All this to say that I find the areas colored blue (rather than purple) to be slightly misleading, though the basic point that it some geographical areas “orthodoxy” predominated and in other areas “non-orthodox” forms predominated is a good one and that “orthodoxy” and “heresy” are really insider terms of different Jesus groups formulating their own boundaries in the Second Century (cf. Daniel Boyarin, Border Lines: the Partition of Judaeo-Christianity).
Thanks for the detailed comments, Mike. I agree with them, pretty much. (I have also taken the liberty of paragraphing your original post to make it easier reading.)
My map was coloured to reflect Bauer’s article. And I am very aware their are many nuances and overlaps that could be added. Essentially the blue represents Bauer’s non-Roman-orthodoxy (including Ebionites and Nazarenes). It is a start. I would like the time to do something more granular along the lines of your suggestions.
Maybe when I retire — or even if I have a bout of illness before then 🙂
How strange.
Paul says Christians were persecuted on the issue of circumcision.
Acts has an alleged letter from a Roman.
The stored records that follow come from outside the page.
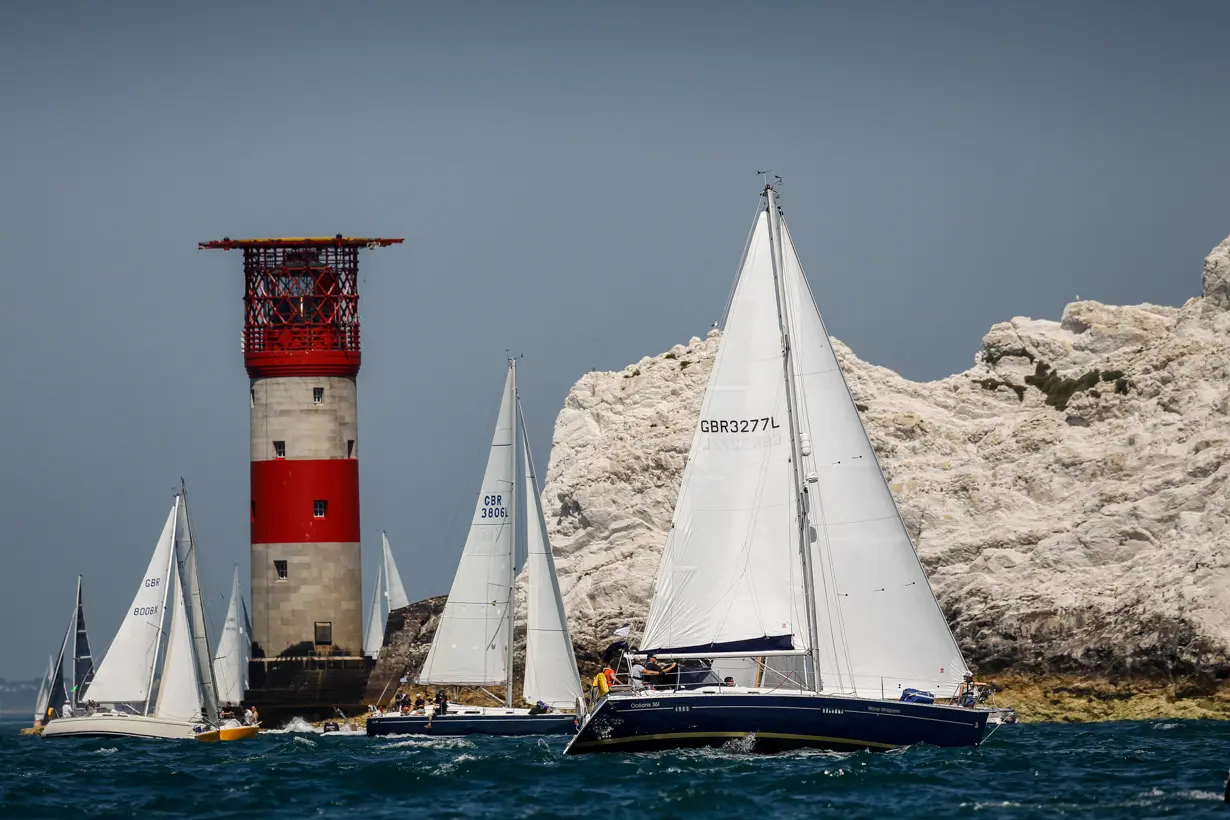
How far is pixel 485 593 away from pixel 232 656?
709 inches

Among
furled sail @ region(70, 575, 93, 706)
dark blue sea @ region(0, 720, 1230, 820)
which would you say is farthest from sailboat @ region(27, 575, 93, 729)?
dark blue sea @ region(0, 720, 1230, 820)

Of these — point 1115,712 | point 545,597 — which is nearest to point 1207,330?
point 1115,712

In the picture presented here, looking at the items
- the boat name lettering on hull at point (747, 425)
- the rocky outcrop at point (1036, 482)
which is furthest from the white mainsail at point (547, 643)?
the boat name lettering on hull at point (747, 425)

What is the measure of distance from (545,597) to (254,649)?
14303mm

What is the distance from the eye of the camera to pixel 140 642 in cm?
6284

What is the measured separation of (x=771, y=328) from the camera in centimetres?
3825

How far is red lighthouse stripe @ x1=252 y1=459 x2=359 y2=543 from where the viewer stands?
63156 millimetres

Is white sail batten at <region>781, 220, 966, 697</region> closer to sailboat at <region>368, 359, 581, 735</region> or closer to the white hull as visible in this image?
sailboat at <region>368, 359, 581, 735</region>

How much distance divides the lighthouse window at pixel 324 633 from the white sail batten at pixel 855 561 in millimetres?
28353

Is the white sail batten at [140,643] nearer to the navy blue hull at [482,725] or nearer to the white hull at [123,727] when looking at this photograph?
the white hull at [123,727]

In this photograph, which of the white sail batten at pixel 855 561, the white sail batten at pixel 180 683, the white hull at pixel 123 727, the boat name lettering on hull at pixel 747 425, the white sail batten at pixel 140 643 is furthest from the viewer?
the white sail batten at pixel 140 643

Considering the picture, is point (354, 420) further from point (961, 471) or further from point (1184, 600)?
point (1184, 600)

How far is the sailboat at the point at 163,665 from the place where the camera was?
5984 cm

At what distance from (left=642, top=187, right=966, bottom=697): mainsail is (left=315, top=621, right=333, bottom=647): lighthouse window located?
27158mm
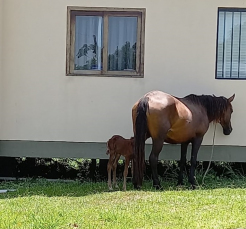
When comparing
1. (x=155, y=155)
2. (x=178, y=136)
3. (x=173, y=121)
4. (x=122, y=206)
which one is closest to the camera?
(x=122, y=206)

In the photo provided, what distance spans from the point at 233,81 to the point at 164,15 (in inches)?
67.6

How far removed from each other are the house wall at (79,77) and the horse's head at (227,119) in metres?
0.40

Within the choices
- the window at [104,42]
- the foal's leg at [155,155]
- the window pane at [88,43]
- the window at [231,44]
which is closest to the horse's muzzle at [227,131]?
the window at [231,44]

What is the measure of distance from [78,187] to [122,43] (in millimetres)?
2703

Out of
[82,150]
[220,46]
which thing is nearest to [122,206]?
[82,150]

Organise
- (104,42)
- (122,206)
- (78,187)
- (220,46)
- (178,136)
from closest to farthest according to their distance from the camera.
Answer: (122,206), (178,136), (78,187), (104,42), (220,46)

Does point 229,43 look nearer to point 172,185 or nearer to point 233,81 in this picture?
point 233,81

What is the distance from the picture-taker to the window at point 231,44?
8969 mm

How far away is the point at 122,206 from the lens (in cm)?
655

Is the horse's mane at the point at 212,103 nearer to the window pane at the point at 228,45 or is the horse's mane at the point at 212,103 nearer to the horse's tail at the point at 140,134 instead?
the window pane at the point at 228,45

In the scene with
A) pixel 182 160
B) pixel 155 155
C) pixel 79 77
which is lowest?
pixel 182 160

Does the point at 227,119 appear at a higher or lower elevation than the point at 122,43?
lower

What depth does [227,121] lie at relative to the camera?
8680 mm

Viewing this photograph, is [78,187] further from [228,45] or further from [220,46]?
[228,45]
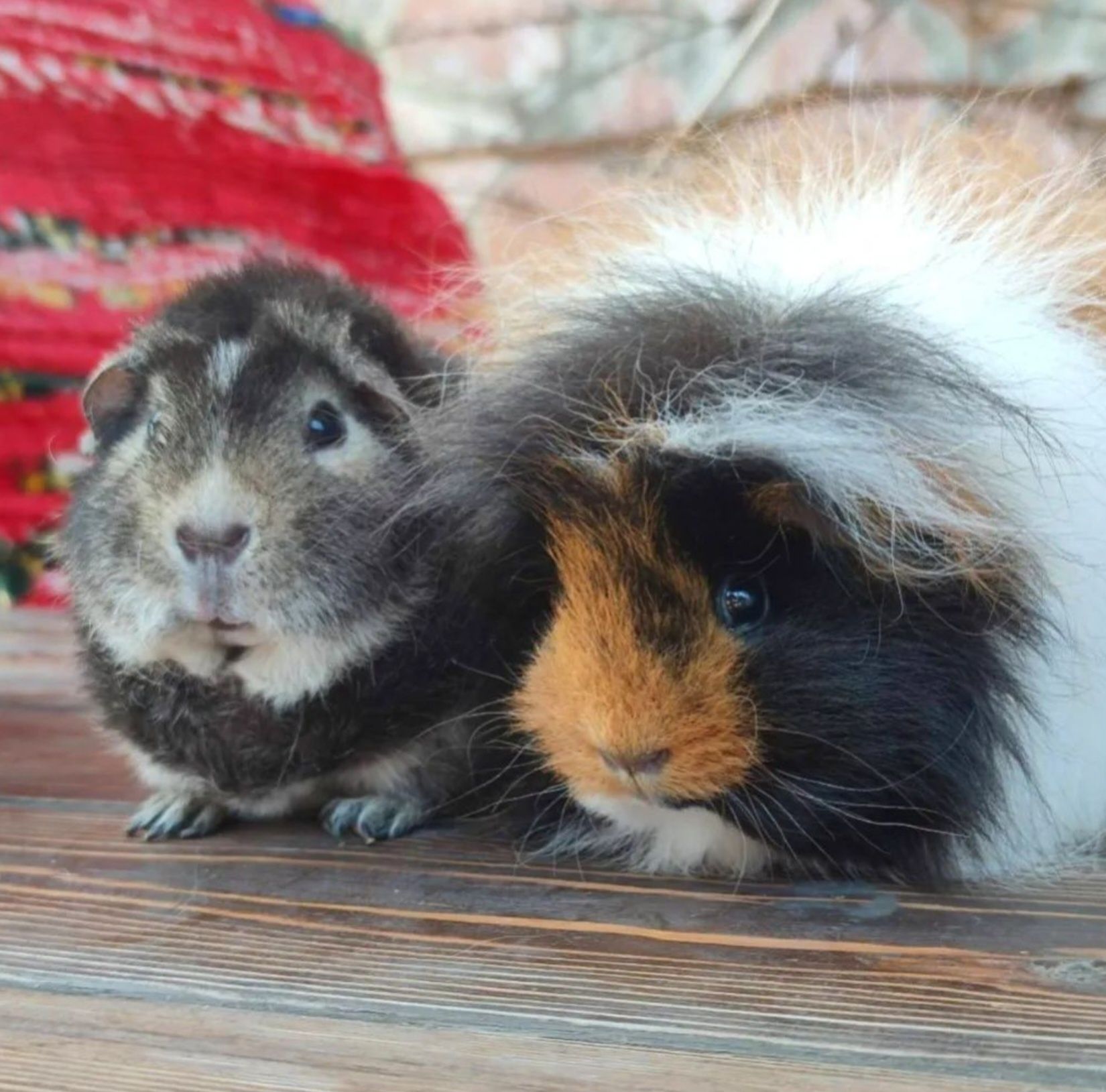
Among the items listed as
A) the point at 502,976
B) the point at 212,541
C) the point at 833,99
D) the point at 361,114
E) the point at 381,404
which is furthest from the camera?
the point at 361,114

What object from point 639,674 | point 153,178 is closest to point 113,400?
point 639,674

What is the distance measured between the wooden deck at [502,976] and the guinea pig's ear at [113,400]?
1.17 feet

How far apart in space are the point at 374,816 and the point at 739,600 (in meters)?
0.40

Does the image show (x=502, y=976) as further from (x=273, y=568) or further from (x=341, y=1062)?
(x=273, y=568)

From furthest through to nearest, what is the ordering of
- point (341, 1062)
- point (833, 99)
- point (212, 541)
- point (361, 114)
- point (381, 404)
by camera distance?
point (361, 114) < point (833, 99) < point (381, 404) < point (212, 541) < point (341, 1062)

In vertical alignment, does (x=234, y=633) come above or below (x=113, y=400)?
below

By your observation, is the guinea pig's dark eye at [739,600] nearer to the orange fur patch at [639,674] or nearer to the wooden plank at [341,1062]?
the orange fur patch at [639,674]

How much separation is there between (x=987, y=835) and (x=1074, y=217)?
0.57 metres

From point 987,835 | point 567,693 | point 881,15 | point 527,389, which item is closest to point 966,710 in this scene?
point 987,835

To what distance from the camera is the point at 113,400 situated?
1.09 m

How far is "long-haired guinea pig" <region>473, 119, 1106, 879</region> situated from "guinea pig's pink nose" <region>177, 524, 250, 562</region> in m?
0.19

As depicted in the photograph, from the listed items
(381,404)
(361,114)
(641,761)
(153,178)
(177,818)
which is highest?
(361,114)

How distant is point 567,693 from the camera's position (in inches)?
35.1

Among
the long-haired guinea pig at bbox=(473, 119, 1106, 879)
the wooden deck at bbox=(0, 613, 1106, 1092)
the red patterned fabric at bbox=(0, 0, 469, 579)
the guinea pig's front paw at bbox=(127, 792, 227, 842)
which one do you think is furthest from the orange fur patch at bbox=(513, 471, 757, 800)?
the red patterned fabric at bbox=(0, 0, 469, 579)
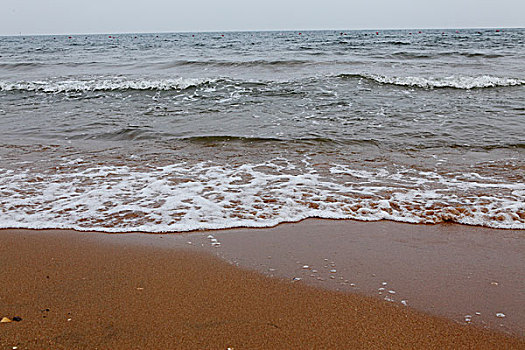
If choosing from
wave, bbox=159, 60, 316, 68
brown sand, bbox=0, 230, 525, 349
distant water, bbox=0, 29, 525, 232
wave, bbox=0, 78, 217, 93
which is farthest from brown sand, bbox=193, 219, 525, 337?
wave, bbox=159, 60, 316, 68

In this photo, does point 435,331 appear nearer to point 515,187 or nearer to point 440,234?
point 440,234

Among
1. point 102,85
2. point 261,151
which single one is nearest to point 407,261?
point 261,151

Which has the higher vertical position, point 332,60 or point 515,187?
point 332,60

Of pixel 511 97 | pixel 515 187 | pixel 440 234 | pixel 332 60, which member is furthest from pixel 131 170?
pixel 332 60

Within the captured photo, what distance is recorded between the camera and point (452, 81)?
39.7 feet

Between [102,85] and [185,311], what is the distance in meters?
12.0

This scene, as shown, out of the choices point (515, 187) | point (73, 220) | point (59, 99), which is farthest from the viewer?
point (59, 99)

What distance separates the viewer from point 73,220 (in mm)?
3766

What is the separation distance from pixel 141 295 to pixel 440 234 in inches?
95.5

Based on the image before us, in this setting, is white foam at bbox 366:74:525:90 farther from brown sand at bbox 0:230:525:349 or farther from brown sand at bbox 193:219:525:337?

It says Paul was charged with
nothing serious, apart from an internal Jewish dispute over Jewish
laws.
I guess the Jews were just too dumb to think of telling the Romans
that Paul was a follower of a criminal, who his followers claimed had
cheated death and was still alive. If it had occurred to the Jews to
have Paul charged with following a recently executed criminal, claimed
to be still alive by his followers, then Paul’s defense that Jesus
really had been killed would hardly have saved him.
You can imagine the trial scene :-
‘You are charged with following a rebel who claimed to be king, and
who you claim still leads your movement. How do you plead?’
‘Not guilty. Jesus was crucified and is now in Heaven.’
‘Pathetic. If this criminal is still alive and leading your movement,
then he obviously can’t have been killed. Do you think we Romans
believe in people returning from the dead?’
But not even Acts claims Paul was ever charged with anything serious.